+++ READING PASSAGE

I grew up in an American suburb, reading short stories. In the 1980s I worked in trade publishing in New York. If you remember the publishing scene then, short stories were having a moment. Recreationally, I read them in the New Yorker, in The Atlantic, and Harper’s. I participated in multi-week story workshops run by Madison Smartt Bell, Susan Minot, and Christopher Reeves’ father. My home contains several long, overstocked shelves filled with single author and group anthologies. Long story short (ahem), the form is a vital part of my reading DNA.
Being a woman of taste and discernment, I love every short story writer you’d expect me to love. I still cherish the hug I got from Lorrie Moore. I bow before Donald Barthelme, Mavis Gallant, Tessa Hadley, Damon Runyon, the Elizabeths — Taylor and McCracken — not to mention Alice Munro, Lydia Davis, and oh gosh, many more.

++++++

— ASSIGNMENT 1 —
Decide whether each statement agrees with the short-story passage: (a) the writer worked in trade publishing in New York in the 1980s; (b) the writer received a hug from Alice Munro; (c) the writer's home holds shelves of anthologies. For each, answer yes or no and quote the deciding words of the passage.
— ASSIGNMENT 2 —
Pick up the short-story passage after its last sentence and continue it for one more paragraph in the same voice.
None of the lines that come after the short-story passage are needed.

+++ INFORMATION SHOWN

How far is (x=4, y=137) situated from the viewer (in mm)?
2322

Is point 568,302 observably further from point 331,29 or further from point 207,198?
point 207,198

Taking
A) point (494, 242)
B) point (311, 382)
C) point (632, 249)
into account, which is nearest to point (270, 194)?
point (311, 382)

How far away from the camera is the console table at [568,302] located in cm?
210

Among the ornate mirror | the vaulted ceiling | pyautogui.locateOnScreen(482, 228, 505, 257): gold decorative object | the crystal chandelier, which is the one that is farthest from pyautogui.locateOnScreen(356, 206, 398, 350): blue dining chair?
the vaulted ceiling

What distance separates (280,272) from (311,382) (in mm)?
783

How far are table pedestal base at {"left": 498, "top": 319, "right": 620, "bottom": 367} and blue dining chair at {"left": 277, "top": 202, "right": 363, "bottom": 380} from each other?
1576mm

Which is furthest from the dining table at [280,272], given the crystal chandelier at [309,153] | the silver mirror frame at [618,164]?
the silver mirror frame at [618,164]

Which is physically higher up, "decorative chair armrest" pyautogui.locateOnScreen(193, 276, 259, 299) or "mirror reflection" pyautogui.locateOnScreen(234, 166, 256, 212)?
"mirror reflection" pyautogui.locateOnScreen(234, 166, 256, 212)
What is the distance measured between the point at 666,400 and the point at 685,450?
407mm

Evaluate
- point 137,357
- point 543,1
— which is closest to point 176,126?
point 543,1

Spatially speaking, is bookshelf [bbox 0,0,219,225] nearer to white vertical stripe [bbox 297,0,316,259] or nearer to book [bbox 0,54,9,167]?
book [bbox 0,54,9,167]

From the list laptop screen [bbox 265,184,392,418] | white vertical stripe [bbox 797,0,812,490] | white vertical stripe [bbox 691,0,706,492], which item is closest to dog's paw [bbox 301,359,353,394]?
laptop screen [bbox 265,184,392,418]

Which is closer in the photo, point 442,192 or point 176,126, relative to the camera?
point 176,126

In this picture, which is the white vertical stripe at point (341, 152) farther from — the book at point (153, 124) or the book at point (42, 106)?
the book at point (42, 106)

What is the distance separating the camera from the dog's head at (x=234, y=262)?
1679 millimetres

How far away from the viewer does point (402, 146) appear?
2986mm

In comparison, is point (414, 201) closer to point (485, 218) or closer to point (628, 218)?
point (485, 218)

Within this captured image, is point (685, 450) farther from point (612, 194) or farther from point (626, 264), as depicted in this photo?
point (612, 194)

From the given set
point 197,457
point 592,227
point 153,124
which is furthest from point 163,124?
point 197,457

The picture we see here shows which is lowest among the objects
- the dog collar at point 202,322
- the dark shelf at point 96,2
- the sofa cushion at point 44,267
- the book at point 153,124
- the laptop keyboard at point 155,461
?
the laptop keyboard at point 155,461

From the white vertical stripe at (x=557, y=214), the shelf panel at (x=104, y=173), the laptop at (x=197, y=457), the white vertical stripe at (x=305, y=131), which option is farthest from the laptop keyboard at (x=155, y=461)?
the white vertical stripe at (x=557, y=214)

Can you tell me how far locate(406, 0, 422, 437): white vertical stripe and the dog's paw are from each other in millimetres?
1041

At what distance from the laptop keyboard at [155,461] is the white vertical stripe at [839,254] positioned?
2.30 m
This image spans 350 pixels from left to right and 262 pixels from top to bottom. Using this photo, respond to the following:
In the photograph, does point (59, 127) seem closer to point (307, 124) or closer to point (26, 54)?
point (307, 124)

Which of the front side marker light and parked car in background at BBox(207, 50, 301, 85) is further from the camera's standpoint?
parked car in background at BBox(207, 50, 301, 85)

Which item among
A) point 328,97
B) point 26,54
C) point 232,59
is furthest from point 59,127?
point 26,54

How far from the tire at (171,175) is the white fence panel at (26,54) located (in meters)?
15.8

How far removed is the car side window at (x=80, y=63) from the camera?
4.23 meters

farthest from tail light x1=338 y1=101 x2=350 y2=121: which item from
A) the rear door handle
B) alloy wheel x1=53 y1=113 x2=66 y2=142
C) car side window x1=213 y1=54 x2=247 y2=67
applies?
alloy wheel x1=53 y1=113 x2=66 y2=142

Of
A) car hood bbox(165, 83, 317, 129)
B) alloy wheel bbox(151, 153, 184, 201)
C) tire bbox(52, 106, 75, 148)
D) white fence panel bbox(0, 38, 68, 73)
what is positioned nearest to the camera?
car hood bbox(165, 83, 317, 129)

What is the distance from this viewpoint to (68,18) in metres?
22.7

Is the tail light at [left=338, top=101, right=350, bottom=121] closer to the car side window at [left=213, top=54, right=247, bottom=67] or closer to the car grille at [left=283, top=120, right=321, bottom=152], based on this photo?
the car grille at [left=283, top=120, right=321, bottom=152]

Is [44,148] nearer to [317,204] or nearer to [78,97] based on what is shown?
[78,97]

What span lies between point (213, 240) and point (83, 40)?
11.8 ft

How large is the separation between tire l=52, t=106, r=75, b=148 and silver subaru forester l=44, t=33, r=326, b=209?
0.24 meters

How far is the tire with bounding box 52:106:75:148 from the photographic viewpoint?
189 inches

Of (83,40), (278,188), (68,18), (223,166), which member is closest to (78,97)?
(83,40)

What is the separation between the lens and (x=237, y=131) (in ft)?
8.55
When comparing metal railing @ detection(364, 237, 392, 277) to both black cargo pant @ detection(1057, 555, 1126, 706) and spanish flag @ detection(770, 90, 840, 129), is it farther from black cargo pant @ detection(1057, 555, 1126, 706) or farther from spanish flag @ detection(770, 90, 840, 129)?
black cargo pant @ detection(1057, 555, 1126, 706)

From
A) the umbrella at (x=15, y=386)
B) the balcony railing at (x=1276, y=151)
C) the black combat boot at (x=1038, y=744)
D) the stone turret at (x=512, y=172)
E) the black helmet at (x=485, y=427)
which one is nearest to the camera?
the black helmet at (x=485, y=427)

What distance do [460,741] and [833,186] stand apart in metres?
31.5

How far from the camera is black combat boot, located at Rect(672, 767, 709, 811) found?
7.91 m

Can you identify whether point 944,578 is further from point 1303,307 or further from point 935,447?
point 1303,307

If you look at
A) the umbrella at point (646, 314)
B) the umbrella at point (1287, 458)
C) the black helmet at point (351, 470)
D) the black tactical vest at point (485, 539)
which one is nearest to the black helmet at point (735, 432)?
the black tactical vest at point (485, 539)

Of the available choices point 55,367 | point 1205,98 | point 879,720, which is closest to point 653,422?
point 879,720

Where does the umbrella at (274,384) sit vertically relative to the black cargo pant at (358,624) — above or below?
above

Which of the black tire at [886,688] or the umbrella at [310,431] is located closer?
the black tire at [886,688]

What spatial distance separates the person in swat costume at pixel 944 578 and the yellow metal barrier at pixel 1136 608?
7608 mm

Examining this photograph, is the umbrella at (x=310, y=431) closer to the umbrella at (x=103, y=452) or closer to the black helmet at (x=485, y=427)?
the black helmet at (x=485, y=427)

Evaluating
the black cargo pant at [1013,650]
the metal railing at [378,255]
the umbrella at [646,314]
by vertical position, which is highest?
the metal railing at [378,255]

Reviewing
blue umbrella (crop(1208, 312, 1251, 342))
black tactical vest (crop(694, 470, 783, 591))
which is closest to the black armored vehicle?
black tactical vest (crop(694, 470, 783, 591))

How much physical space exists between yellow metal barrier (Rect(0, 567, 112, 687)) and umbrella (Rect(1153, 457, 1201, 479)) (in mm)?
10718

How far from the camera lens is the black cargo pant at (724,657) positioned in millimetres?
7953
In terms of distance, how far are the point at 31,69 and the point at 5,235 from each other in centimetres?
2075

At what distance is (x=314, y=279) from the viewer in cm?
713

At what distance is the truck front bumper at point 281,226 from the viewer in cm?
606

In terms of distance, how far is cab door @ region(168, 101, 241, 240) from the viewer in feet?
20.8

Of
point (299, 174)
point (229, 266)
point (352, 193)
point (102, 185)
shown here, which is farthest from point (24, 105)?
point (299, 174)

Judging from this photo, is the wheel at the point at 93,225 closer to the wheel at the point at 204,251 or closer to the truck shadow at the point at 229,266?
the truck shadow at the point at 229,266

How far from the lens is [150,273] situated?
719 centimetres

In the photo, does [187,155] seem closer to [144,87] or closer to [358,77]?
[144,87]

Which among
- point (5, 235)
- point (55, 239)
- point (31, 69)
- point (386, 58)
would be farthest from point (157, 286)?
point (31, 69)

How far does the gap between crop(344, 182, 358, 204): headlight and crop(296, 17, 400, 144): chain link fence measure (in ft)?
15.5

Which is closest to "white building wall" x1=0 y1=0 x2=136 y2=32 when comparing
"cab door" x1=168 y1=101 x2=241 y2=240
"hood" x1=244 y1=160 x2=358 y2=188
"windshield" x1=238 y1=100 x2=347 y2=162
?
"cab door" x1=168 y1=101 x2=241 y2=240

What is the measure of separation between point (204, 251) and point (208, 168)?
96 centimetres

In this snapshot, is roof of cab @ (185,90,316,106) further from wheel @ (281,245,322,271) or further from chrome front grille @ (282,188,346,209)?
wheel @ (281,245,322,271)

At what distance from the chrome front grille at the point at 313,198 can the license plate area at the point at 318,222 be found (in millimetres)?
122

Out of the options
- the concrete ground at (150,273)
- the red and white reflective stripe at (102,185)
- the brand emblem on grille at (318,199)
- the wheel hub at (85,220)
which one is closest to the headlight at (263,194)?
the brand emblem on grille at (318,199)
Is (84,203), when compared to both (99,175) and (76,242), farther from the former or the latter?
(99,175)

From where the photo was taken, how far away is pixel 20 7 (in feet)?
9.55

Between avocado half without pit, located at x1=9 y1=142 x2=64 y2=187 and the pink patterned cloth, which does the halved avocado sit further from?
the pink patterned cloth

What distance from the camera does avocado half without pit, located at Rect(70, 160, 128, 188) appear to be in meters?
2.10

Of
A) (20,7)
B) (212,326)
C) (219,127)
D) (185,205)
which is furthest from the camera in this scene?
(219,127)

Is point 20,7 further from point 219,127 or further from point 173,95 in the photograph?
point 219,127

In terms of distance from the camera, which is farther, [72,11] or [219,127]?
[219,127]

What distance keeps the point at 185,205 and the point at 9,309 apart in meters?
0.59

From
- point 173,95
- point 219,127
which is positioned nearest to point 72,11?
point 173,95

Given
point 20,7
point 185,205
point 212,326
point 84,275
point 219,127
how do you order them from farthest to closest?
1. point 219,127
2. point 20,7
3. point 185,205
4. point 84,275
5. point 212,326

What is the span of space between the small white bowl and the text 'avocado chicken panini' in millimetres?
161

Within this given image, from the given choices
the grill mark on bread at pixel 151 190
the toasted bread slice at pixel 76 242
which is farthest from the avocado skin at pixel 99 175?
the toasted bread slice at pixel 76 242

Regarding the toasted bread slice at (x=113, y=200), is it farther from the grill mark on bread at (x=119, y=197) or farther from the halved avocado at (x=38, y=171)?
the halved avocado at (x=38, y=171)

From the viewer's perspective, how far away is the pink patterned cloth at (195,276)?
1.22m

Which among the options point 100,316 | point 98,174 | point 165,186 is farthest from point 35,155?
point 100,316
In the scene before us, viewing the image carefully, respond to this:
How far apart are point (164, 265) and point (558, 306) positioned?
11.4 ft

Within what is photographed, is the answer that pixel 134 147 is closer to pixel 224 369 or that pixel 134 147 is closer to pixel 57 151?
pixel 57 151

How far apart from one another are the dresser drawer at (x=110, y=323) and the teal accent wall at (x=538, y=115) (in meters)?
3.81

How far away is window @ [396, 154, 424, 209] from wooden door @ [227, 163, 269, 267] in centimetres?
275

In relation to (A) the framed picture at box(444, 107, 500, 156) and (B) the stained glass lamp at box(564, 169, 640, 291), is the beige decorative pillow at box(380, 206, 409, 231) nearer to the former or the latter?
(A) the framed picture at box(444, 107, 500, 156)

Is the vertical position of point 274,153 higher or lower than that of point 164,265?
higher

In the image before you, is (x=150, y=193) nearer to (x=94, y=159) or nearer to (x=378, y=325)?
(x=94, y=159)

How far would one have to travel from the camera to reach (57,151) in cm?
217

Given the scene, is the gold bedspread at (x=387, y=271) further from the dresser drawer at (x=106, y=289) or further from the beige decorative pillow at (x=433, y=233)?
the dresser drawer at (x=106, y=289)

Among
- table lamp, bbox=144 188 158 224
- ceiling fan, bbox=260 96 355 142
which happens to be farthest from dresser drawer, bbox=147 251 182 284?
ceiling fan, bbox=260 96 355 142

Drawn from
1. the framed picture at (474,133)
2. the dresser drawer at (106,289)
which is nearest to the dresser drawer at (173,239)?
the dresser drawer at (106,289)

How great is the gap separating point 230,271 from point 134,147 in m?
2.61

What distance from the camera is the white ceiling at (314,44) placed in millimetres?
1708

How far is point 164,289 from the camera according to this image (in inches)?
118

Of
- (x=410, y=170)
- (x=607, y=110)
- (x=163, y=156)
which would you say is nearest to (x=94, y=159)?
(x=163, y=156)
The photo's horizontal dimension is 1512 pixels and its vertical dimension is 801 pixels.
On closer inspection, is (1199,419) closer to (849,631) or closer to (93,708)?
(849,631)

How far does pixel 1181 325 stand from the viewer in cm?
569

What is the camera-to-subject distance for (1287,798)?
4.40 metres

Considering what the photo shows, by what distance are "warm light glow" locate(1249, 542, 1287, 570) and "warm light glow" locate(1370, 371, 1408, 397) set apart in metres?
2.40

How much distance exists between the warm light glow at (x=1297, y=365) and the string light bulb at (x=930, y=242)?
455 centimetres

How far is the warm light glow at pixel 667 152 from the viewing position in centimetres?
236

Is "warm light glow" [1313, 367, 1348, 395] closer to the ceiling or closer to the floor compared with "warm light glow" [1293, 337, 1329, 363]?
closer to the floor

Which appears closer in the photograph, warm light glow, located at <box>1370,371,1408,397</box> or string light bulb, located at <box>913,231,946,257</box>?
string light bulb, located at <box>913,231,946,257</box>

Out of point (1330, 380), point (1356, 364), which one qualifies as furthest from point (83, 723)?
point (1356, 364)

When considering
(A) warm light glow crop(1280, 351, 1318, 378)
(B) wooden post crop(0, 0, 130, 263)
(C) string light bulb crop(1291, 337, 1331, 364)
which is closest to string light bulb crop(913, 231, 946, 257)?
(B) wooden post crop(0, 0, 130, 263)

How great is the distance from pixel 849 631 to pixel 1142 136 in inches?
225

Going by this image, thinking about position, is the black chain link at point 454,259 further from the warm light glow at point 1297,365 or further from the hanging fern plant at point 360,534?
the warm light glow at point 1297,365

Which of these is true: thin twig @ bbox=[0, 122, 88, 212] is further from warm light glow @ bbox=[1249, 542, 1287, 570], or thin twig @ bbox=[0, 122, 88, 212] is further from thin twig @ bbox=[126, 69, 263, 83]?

++++++

— RESPONSE 1 —
(a) Yes: "In the 1980s I worked in trade publishing in New York."
(b) No: "I still cherish the hug I got from Lorrie Moore."
(c) Yes: "My home contains several long, overstocked shelves filled with single author and group anthologies."

— RESPONSE 2 —
One of the delights of subscribing to these letters is hearing about authors I’m unfamiliar with, or who’d slipped from immediate memory. I thought I’d try to choose 12 who’d have that effect on you. Then I thought I’d follow a clever theme. Then I decided I’d just choose any 12 and maybe one day, return to choose another 12, and later, another 12. I could do this once a month for a year without repetitions.